[Source document]:
============
Providing another tool to help to understand gene regulation on a global scale, a nationwide research team has identified and mapped 55,000 enhancers, short regions of DNA that act to enhance or boost the expression of genes. The map, which will be published March 18 in the advance on-line edition of the journal Nature, will help scientists understand how cells control expression of genes specific to their particular cell type.
"Our studies show that enhancers play much more prominent role than previously appreciated in cell-type-specific gene expression, helping to explain what causes cells to differentiate into liver or brain or skin cells, or why these cells might become cancerous," said principal investigator Bing Ren, PhD, associate professor of Cellular and Molecular Medicine at the University of California, San Diego School of Medicine and head of the Laboratory of Gene Regulation at the Ludwig Institute for Cancer Research (LICR).
Nearly all cells in the human body have the exact same genome, but different cells have vastly different roles in development, normal tissue function and disease. The diversity between cells is mainly caused by differences in gene expression – the process through which a protein, or other molecule encoded by a gene is produced.
Enhancers are one of several types of regulatory elements, along with promoters and insulators, which are scattered across the genome and act to assemble proteins that regulate the transcription of individual genes.
"Expanding the knowledge of enhancers is critical for understanding the mechanisms that control gene expression. As only two percent of the genome encodes proteins, there is so much left to discover about what was once considered non-coding 'junk DNA' and how that other 98 percent contributes to human disease," said Ren.
By systematically analyzing more than 14 million DNA probes corresponding to the entire human genome, the team – including scientists from UC San Diego, MIT, the Broad Institute of MIT and Harvard, the National Institutes of Allergy and Infectious Disease, the University of Wisconsin and Duke University – created a new genomic-scale map of enhancers.
============
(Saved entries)
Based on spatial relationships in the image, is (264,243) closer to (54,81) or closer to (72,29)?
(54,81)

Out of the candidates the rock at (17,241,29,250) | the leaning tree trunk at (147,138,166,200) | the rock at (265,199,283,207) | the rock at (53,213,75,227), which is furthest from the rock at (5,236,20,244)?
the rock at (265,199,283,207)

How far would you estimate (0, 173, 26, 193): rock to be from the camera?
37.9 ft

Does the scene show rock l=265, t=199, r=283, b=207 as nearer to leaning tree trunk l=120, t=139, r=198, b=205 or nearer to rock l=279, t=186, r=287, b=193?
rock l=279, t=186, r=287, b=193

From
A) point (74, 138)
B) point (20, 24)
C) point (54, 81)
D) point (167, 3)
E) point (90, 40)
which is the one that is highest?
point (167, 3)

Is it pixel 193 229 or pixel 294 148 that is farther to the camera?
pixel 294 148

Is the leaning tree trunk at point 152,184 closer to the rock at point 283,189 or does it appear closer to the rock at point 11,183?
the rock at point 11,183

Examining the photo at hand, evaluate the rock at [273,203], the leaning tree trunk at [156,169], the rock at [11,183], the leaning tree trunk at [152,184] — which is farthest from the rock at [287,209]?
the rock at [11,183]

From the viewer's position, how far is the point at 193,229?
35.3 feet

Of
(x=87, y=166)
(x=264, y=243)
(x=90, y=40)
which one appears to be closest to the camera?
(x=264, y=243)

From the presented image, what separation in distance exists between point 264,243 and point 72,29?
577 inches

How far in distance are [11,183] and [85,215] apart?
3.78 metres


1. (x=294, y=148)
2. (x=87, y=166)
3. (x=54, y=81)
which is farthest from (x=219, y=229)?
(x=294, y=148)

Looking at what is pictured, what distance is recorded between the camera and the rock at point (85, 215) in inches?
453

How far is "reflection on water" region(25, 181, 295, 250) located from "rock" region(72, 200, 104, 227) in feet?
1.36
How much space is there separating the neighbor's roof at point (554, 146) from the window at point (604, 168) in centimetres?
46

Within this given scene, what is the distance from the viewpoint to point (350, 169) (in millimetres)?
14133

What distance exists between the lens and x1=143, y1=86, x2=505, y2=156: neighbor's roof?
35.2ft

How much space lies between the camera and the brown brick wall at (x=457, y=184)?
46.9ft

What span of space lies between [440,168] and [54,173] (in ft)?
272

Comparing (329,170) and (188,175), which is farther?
============
[Check your understanding]:
1. Answer these from the enhancer article:
(a) How many enhancers did the research team identify and map?
(b) What share of the genome encodes proteins?
(c) How many DNA probes did the team analyze?
2. Quote the enhancer article verbatim, starting at "Enhancers are one" and ending at "of individual genes.".

[Solutions below]:
1.
(a) 55,000
(b) Two percent
(c) More than 14 million

2.
Enhancers are one of several types of regulatory elements, along with promoters and insulators, which are scattered across the genome and act to assemble proteins that regulate the transcription of individual genes.